Community-based efforts to change the environment are proving to be an effective way of encouraging more physical activity and nutrition among school-age children, according to findings announced today from Kaiser Permanente. Researchers examined a series of Kaiser Permanente community-based obesity prevention interventions in adults and children and found that the more effective obesity prevention interventions were those that were "high dose" - reaching large populations with greater strength - and those that focused specifically on changing child behaviors within the school environment.
Kaiser Permanente has been tracking the success of obesity prevention efforts as part of its Community Health Initiatives to improve population health. The recent findings confirm that the high-dose interventions in and around school settings can make positive, measurable impacts on health behaviors.
"Kaiser Permanente and our partners have been at this work for a long time and it is exciting to see that we are having an impact," said Pamela Schwartz, MPH, Community Benefit director of program evaluation at Kaiser Permanente. "The concept of dose, in particular, has really galvanized our organization and served to clarify what we must do to have even greater impacts moving forward."

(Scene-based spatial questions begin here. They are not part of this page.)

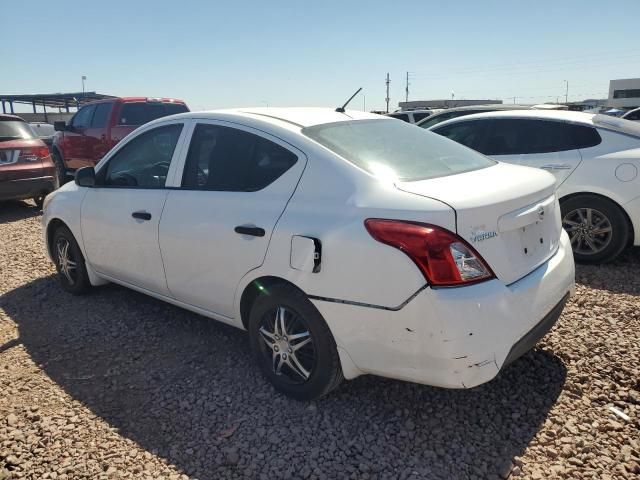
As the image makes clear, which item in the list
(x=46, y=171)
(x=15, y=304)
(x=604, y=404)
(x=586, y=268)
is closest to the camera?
(x=604, y=404)

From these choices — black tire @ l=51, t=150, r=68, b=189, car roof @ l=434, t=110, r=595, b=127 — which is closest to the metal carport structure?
black tire @ l=51, t=150, r=68, b=189

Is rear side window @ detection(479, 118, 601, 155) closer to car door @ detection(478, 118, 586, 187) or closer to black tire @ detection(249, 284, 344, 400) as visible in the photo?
car door @ detection(478, 118, 586, 187)

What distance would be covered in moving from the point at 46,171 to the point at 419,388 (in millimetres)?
8010

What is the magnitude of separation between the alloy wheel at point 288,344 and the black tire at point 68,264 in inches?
91.5

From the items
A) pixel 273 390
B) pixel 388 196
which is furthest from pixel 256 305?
pixel 388 196

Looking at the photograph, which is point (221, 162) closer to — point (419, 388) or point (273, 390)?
point (273, 390)

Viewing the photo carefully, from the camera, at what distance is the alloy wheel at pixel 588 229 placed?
498 centimetres

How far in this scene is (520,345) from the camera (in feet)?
7.92

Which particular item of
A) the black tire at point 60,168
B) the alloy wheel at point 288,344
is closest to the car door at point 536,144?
the alloy wheel at point 288,344

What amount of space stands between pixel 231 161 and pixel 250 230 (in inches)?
22.2

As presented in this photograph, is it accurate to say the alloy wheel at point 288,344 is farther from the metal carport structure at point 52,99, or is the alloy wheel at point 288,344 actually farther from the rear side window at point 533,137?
the metal carport structure at point 52,99

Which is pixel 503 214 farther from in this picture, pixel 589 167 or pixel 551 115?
pixel 551 115

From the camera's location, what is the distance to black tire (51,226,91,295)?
4441 millimetres

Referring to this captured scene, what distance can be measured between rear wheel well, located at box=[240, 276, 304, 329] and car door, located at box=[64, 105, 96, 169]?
863cm
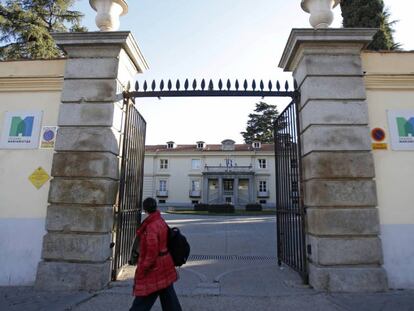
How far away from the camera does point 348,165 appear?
16.7ft

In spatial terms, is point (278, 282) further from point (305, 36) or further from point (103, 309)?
point (305, 36)

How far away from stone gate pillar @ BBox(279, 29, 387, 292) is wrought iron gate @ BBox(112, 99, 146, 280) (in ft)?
10.8

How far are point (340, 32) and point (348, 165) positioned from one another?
234 centimetres

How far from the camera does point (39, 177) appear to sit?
18.0 feet

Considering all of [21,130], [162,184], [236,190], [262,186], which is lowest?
[21,130]

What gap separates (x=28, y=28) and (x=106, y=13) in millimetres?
12961

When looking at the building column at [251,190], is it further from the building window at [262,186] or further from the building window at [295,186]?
the building window at [295,186]

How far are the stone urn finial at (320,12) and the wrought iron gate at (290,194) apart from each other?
146cm

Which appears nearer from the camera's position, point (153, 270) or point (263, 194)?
point (153, 270)

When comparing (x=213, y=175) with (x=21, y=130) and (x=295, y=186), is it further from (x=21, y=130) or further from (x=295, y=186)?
(x=21, y=130)

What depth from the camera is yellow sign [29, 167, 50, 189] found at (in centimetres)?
548

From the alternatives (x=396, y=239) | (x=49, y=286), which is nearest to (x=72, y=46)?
(x=49, y=286)

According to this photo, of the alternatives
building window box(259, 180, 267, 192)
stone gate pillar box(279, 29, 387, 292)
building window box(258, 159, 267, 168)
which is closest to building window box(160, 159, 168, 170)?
building window box(258, 159, 267, 168)

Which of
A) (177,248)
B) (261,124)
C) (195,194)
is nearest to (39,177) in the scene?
(177,248)
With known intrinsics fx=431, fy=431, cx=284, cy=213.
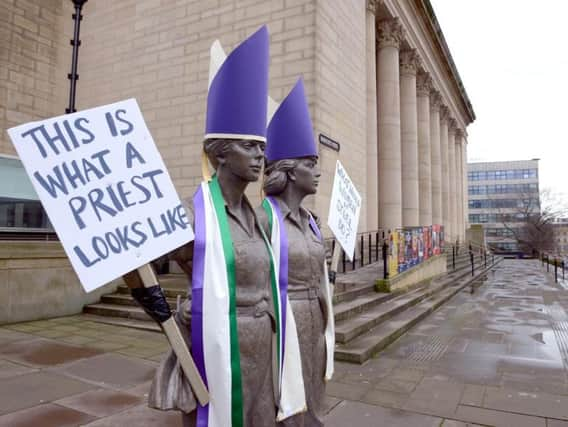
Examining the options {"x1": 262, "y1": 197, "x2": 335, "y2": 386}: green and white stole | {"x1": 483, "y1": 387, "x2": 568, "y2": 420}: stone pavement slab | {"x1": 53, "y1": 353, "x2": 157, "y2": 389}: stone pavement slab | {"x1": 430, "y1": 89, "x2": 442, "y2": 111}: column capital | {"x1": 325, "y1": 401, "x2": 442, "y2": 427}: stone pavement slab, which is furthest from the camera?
{"x1": 430, "y1": 89, "x2": 442, "y2": 111}: column capital

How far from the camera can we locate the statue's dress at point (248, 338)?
1914 millimetres

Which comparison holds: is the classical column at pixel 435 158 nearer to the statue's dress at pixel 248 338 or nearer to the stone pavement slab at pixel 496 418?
the stone pavement slab at pixel 496 418

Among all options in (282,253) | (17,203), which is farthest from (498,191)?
(282,253)

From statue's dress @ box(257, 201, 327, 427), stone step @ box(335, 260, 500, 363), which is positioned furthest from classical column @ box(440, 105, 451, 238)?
statue's dress @ box(257, 201, 327, 427)

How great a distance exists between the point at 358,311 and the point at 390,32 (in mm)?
16114

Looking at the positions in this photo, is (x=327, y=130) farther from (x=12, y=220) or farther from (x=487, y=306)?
(x=12, y=220)

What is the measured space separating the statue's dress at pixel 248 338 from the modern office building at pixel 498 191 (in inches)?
3200

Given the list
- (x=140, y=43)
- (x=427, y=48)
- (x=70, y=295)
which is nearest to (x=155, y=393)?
(x=70, y=295)

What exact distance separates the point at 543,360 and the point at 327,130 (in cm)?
751

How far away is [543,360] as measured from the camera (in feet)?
19.3

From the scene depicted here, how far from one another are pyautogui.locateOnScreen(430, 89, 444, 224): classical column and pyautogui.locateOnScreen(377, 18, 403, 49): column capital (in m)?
9.76

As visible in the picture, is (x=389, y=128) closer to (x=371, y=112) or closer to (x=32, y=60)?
(x=371, y=112)

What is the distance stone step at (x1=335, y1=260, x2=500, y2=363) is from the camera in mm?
5602

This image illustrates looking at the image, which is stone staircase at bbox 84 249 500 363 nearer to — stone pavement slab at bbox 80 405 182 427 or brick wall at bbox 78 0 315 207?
stone pavement slab at bbox 80 405 182 427
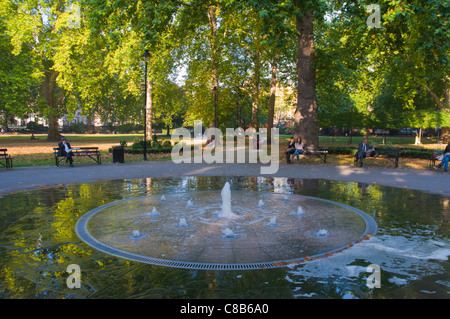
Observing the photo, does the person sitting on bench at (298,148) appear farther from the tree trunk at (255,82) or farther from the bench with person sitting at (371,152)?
the tree trunk at (255,82)

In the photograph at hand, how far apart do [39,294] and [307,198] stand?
24.6ft

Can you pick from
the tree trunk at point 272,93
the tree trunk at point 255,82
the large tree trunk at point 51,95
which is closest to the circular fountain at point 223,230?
the tree trunk at point 272,93

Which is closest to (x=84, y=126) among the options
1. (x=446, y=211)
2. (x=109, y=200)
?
(x=109, y=200)

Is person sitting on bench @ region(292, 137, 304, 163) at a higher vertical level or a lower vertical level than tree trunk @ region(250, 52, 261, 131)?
lower

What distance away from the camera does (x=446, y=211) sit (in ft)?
28.0

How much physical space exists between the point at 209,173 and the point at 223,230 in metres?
8.40

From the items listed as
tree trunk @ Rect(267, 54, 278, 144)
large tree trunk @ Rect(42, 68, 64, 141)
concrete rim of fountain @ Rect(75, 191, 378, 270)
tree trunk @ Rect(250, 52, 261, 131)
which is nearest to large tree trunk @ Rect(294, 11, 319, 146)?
tree trunk @ Rect(267, 54, 278, 144)

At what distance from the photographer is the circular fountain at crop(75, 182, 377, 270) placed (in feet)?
18.2

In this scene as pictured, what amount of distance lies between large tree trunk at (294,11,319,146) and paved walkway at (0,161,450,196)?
2724mm

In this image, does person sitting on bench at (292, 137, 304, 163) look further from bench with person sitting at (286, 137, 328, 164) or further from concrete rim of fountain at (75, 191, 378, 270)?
concrete rim of fountain at (75, 191, 378, 270)

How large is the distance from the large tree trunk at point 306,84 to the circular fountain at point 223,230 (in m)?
10.6

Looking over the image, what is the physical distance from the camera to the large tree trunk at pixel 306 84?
19.2 meters

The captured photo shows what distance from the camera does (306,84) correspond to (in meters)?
19.4
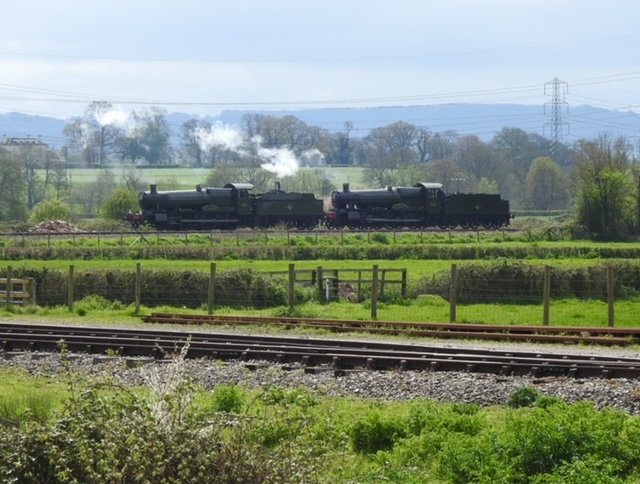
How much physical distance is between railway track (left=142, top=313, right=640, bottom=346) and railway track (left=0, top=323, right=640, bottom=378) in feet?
8.83

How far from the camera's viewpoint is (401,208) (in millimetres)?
73250

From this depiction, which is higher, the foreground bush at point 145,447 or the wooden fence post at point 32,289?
the foreground bush at point 145,447

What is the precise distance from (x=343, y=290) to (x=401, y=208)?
38.7 meters

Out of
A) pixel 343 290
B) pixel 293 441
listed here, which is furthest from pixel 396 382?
pixel 343 290

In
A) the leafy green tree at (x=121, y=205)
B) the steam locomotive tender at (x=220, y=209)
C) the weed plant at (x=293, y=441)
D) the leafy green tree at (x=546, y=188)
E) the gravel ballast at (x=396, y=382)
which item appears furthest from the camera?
the leafy green tree at (x=546, y=188)

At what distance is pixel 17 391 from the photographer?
1530 centimetres

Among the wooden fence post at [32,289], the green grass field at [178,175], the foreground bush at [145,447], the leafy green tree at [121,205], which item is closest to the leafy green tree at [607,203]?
the leafy green tree at [121,205]

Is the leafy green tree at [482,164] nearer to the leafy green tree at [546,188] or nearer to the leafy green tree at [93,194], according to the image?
the leafy green tree at [546,188]

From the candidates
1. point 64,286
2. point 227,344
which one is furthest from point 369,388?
point 64,286

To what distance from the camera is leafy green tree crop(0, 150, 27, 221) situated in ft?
309

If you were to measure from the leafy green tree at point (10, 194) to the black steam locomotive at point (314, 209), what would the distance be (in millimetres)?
27006

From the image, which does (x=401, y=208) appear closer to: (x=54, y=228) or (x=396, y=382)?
(x=54, y=228)

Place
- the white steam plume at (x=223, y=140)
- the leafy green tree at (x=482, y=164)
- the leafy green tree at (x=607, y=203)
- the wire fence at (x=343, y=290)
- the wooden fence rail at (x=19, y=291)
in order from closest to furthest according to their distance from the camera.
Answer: the wire fence at (x=343, y=290) < the wooden fence rail at (x=19, y=291) < the leafy green tree at (x=607, y=203) < the leafy green tree at (x=482, y=164) < the white steam plume at (x=223, y=140)

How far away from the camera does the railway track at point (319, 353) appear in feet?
59.0
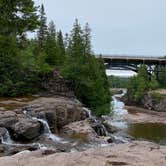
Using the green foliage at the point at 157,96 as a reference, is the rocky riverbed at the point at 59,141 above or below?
above

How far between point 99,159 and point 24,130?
702 inches

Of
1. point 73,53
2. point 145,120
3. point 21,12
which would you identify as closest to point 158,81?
point 145,120

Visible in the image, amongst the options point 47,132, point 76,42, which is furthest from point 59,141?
point 76,42

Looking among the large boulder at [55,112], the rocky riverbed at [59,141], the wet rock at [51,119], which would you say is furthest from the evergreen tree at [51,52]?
the wet rock at [51,119]

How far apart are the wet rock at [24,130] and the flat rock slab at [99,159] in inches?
632

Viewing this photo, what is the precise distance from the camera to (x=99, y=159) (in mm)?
11484

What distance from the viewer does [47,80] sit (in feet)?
165

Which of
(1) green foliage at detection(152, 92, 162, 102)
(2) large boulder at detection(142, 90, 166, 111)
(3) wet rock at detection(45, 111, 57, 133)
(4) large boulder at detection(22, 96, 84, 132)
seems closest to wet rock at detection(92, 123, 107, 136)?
(4) large boulder at detection(22, 96, 84, 132)

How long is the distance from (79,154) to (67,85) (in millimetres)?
38093

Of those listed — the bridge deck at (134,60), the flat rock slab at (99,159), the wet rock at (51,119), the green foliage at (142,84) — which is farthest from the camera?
the bridge deck at (134,60)

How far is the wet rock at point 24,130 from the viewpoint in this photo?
94.0 ft

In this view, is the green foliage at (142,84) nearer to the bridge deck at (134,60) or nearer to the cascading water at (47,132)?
the bridge deck at (134,60)

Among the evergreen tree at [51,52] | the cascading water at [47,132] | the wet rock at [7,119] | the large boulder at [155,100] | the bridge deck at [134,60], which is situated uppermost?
the evergreen tree at [51,52]

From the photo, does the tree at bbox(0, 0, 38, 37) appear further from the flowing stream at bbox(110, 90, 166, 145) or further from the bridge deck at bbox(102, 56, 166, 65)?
the bridge deck at bbox(102, 56, 166, 65)
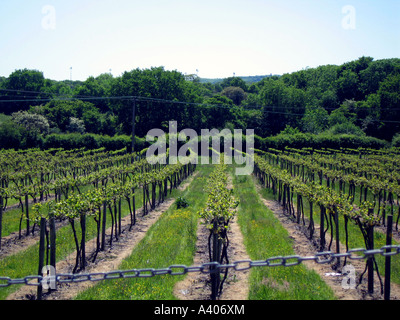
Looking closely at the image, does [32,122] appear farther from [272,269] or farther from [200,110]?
[272,269]

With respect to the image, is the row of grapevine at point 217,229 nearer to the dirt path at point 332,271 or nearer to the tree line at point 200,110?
the dirt path at point 332,271

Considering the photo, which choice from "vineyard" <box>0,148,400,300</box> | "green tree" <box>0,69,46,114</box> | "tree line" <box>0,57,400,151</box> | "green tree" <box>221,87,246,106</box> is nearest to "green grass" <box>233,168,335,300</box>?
"vineyard" <box>0,148,400,300</box>

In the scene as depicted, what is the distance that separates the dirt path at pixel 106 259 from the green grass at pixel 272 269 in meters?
4.26

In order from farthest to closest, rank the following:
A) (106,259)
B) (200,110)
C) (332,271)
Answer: (200,110) → (106,259) → (332,271)

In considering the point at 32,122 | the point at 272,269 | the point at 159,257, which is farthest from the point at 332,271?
the point at 32,122

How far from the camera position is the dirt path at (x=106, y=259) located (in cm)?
857

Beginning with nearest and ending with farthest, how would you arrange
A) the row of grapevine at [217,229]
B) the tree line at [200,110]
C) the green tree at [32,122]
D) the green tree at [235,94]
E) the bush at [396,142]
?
1. the row of grapevine at [217,229]
2. the green tree at [32,122]
3. the bush at [396,142]
4. the tree line at [200,110]
5. the green tree at [235,94]

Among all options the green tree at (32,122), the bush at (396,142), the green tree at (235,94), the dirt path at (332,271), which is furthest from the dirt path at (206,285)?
the green tree at (235,94)

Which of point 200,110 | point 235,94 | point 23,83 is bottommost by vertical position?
point 200,110

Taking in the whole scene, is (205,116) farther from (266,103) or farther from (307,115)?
(307,115)

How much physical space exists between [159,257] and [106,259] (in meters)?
1.89

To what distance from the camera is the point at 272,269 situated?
9.98m
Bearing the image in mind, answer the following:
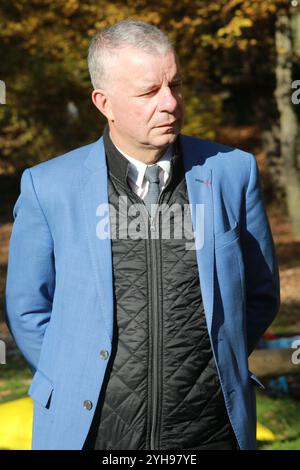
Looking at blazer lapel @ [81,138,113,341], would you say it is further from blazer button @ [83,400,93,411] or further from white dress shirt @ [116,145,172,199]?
blazer button @ [83,400,93,411]

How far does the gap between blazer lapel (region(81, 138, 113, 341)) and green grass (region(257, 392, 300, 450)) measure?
2866mm

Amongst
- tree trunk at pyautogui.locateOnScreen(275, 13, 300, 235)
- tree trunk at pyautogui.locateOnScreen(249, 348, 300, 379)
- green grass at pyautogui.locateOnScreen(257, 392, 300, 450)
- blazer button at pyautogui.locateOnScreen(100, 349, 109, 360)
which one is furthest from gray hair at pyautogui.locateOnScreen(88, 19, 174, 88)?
tree trunk at pyautogui.locateOnScreen(275, 13, 300, 235)

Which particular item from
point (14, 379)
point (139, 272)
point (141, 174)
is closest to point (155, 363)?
point (139, 272)

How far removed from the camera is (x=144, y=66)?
3.31 m

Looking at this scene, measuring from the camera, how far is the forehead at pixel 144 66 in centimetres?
330

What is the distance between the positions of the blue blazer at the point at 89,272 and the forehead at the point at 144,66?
34 centimetres

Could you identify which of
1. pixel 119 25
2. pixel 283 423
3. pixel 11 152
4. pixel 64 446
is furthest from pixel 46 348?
pixel 11 152

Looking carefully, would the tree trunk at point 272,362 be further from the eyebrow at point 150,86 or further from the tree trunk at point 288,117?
the tree trunk at point 288,117

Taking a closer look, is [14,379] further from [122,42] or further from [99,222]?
[122,42]

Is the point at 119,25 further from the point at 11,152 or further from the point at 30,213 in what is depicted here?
the point at 11,152

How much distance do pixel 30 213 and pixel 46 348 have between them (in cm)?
47

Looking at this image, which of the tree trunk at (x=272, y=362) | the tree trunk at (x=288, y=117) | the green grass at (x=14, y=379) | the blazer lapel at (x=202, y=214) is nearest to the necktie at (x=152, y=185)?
the blazer lapel at (x=202, y=214)

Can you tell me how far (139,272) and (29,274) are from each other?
0.43 meters

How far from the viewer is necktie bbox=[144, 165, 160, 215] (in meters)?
3.44
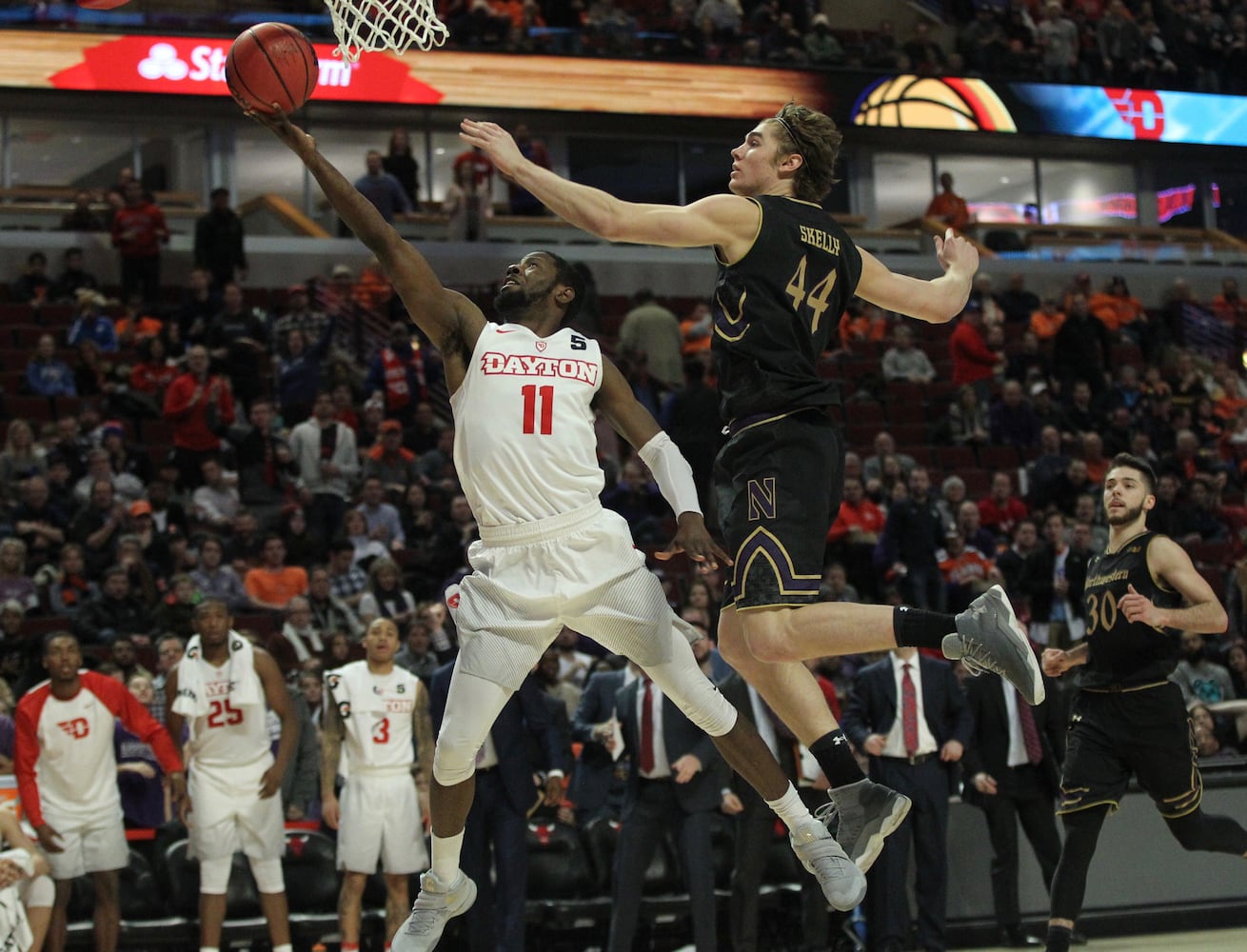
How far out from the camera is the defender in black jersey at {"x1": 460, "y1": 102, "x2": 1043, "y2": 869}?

Behavior Changes for Healthy Eating and Active Living
Researchers from the Center for Community Health Evaluation in Seattle looked at the results from three comprehensive community-based collaboratives in Northern California and funded by five-year grants from Kaiser Permanente. The results, recently published in the American Journal of Health Promotion, showed children's physical activity behaviors could be improved as a result of such health interventions as increasing active minutes during school physical education classes, increasing minutes of activity in after-school programs, and increasing walking and biking to school. Physical activity in children is shown to improve bone health, heart health, mental health, and to support healthy weight.
Further findings from community initiatives in Colorado, not yet published, showed that changes made in the school cafeteria lunch menu to offer more fresh produce resulted in improvements in kids' perception of healthy lunches and in kids eating more fruits and vegetables.